EFEBarcelona

La escritora mexicana Bárbara Jacobs, que fuera durante 32 años mujer de Augusto Monterroso, acaba de publicar en España "La buena compañía", un ensayo en el que propone una suerte de canon literario para "el lector común" y en el que "se reivindica la lectura".

"La buena compañía" (Navona) no va dirigida "ni a intelectuales ni a escritores", explica Jacobs en una entrevista con Efe, sino a ese "lector común, interesado en la lectura, que no es un especialista en literatura, que pueden ser profesionales, aficionados, artesanos, amas de casa, cantantes, pintores y, sobre todo, a estudiantes".

Jacobs reivindica la lectura y recuerda que "un libro nunca te rechaza, puede tardar en acabar de admitirte, pero siempre está a mano. Te proporciona conocimiento y te remite a la cultura en general, a personas, a figuras, y además amplía la imaginación del lector".
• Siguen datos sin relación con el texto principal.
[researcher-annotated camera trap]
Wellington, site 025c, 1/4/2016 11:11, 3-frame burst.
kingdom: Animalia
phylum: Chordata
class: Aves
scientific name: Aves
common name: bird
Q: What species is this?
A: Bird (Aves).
La idea del libro surgió hace dieciocho años, recuerda la autora, cuando una amiga le pidió que diera una charla sobre literatura a un grupo de amigos de diferentes profesiones y le aterraba tener que hablar en público ante "esta desconocida pero temida gama de personas, que iban desde un alto financiero a unos artesanos de pueblo".
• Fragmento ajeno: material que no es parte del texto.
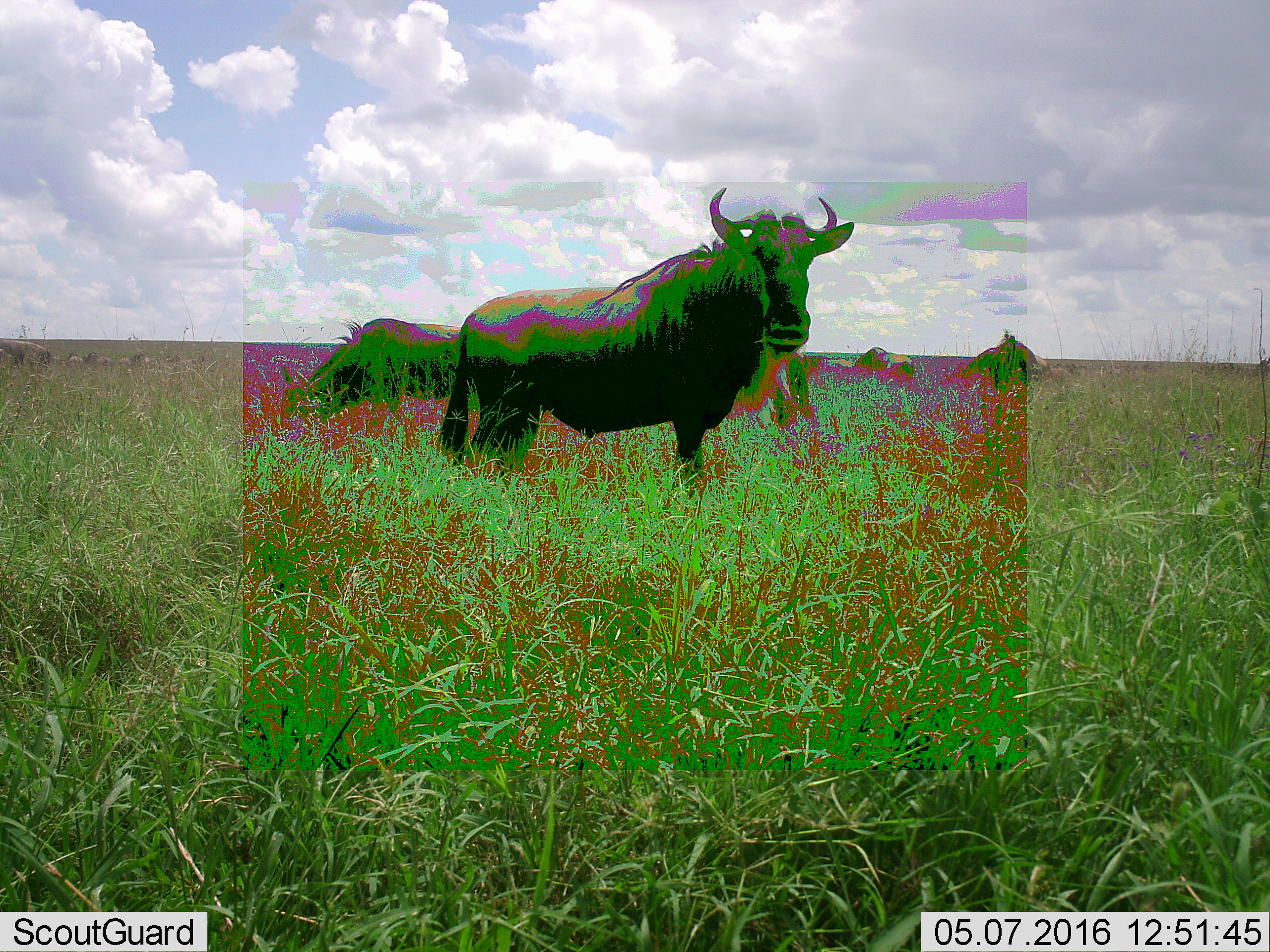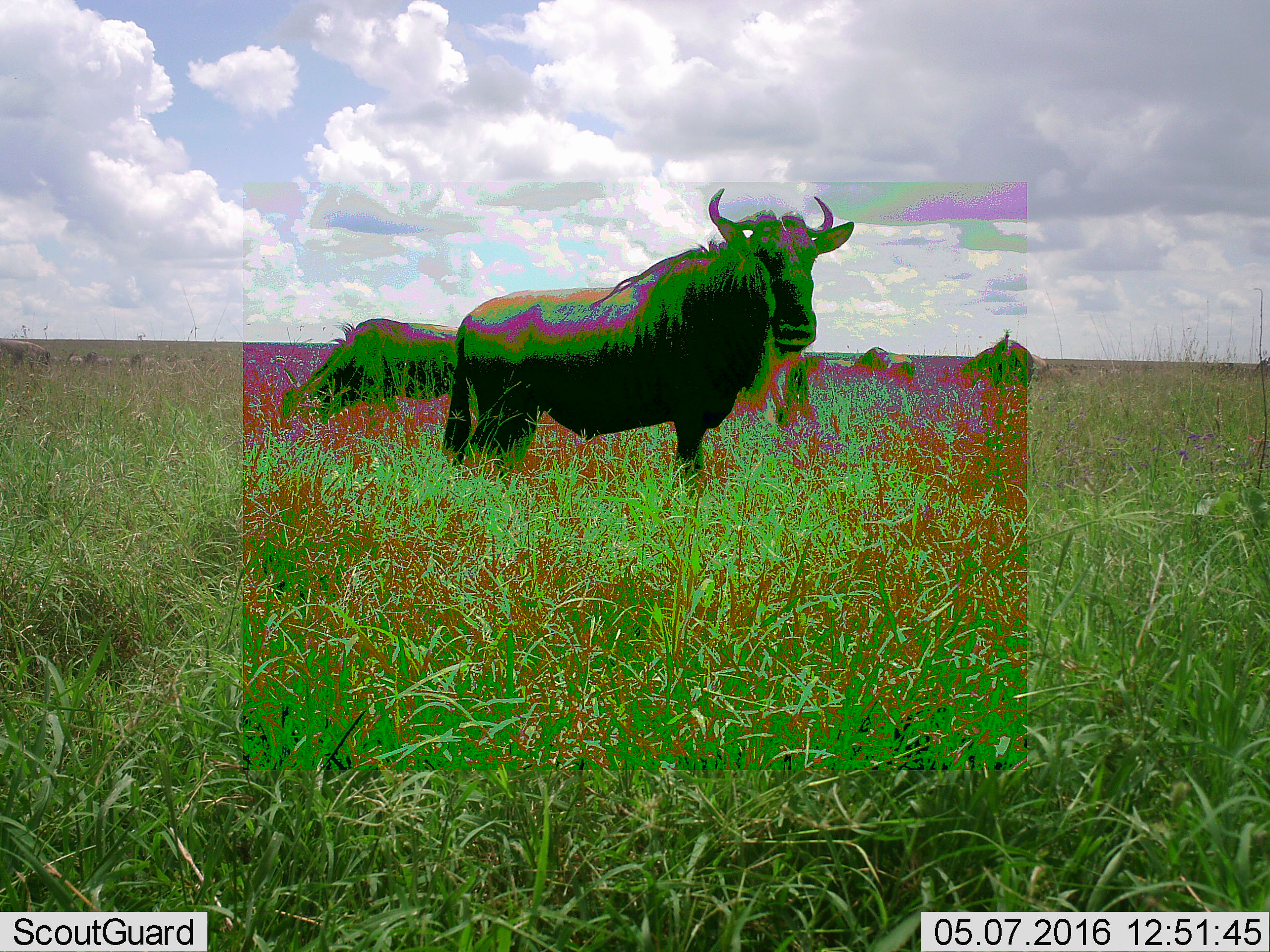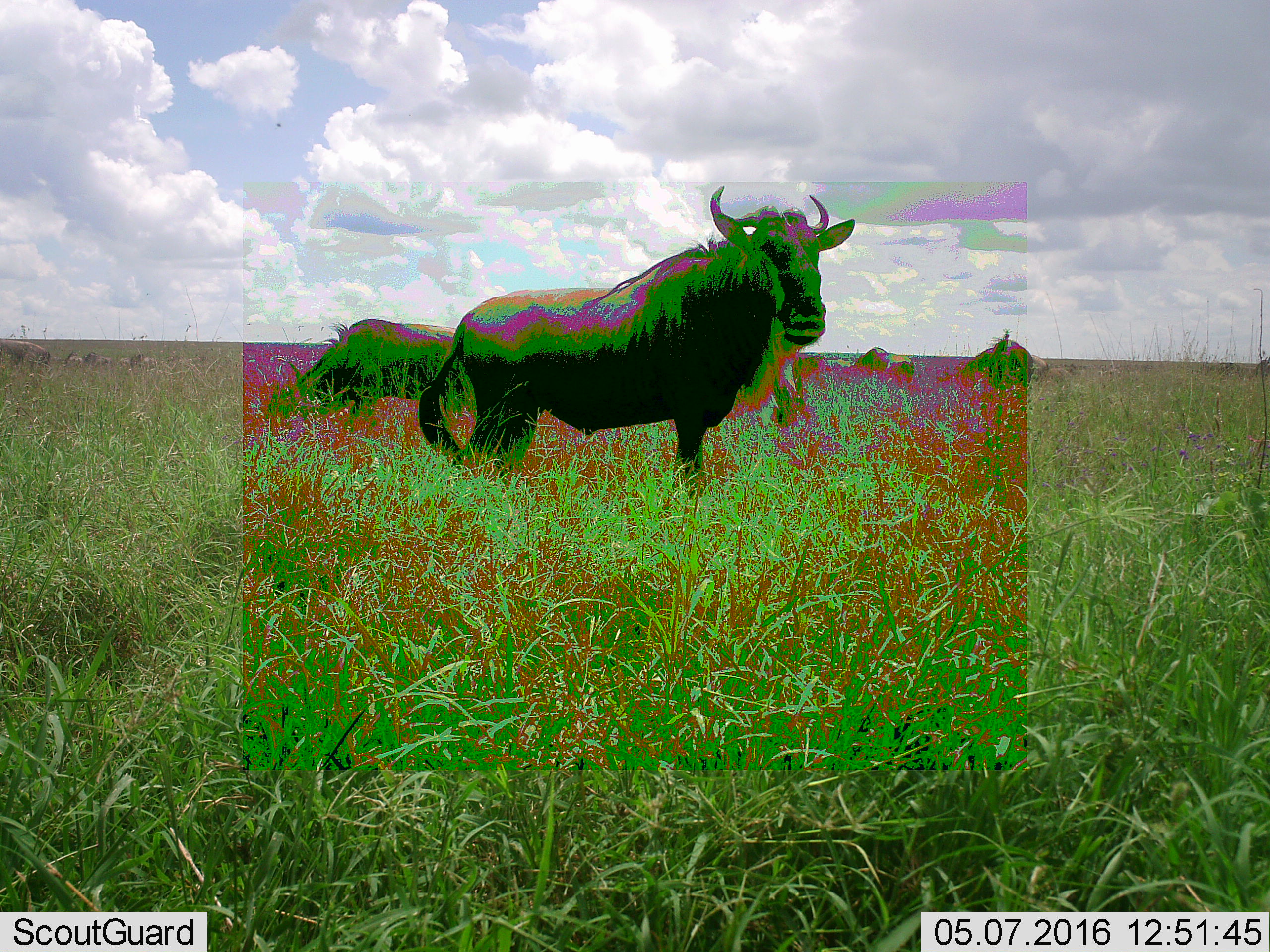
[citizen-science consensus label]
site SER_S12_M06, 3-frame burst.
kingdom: Animalia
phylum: Chordata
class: Mammalia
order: Artiodactyla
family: Bovidae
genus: Connochaetes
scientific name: Connochaetes taurinus taurinus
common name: blue wildebeest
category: wildebeestblue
Wildebeestblue (blue wildebeest) (Connochaetes taurinus taurinus), count 5. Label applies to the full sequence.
Pensando en la charla, comenzó a apilar libros de su biblioteca sobre la mesa, y a "agruparlos no sólo por géneros, sino tratando de encontrar el orden más adecuado" y exigió pocas premisas a su selección: "Que todos fueran del siglo XX, que fuera occidentales, que hubiera cuatro por cada género, y que en todos hubiera un autor de lengua hispana y una mujer, y además que hubiera traducción en lengua hispana".

Otro parámetro, añade Jacobs, es que esas traducciones fueran hechas por "creadores", pues considera que "no es lo mismo leer la traducción de los cuentos de Edgar Allan Poe por el mejor traductor al español, que leer la que hizo Julio Cortázar, pues hay una diferencia entre la hecha por un creador y un traductor".

Una vez hechos los grupos, la autora mexicana tuvo que "inventar" géneros: de este modo, junto a géneros clásicos como la poesía, el cuento, el teatro, la narrativa de intriga, la autobiografía o el ensayo, aparecen de la mano de Jacobs categorías menos convencionales como "del escritor cronista", "del escritor crítico", "del escritor que escribe en lengua extranjera" o el más indeterminado "libros inclasificables".

En los cajones de ese armario imaginario, Jacobs encontró libros que no había leído antes, pero que le parecieron representativos, y la muerte de su amiga recondujo la idea inicial hacia una publicación.

"Poesía", de Apollinaire; "Dublineses", de Joyce; "Muerte de un viajante", de Arthur Miller; "El perseguidor" y "Rayuela", de Cortázar; "Máscaras y paradojas", de Pessoa; "La plaza del Diamante", de Mercè Rodoreda; "Juan de Mairena", de Machado; "La letra e", de Monterroso; "El viaje", de Sergio Pitol; "Criticar al crítico", de Eliot; "Relato de un náufrago", de García Márquez; "Ética para Amador", de Fernando Savater, o "La gente de Smiley", de John Le Carré, son algunos del centenar de libros referenciados.

"Tuve cuidado en que los títulos elegidos sonaran por lo menos a la gente y que tuvieran ediciones en español", subraya Bárbara Jacobs.

Escribir "La buena compañía" supuso para la autora de "Vida con mi amigo" "pasar del caos al orden como lectora" y además "redifinió" su propia formación.

Añade Jacobs: "Pienso que me llegará el momento en el que no voy a escribir y a lo que quiero dedicarme es a leer".

Aunque no estén incluidos en esa relación, Cervantes y Shakespeare están "mencionados" en el texto, pero Jacobs quiso centrarse en la primera mitad del siglo XX.

Bárbara Jacobs, hoy casada con el artista Vicente Rojo, ultima "una memoria de alguien, que se podría considerar una novela" y que ha dejado en reposo en el último año antes de su publicación.

Mientras llega ese momento en el que dejará la escritura para centrarse en la lectura, además de continuar con su columna quincenal en el periódico mexicano La Jornada, Jacobs expresa su deseo de "acabar de dar forma a cuatro o cinco libros inéditos, a los que le falta una relectura y alguna corrección, para dejarlos listos, pero no necesariamente publicarlos".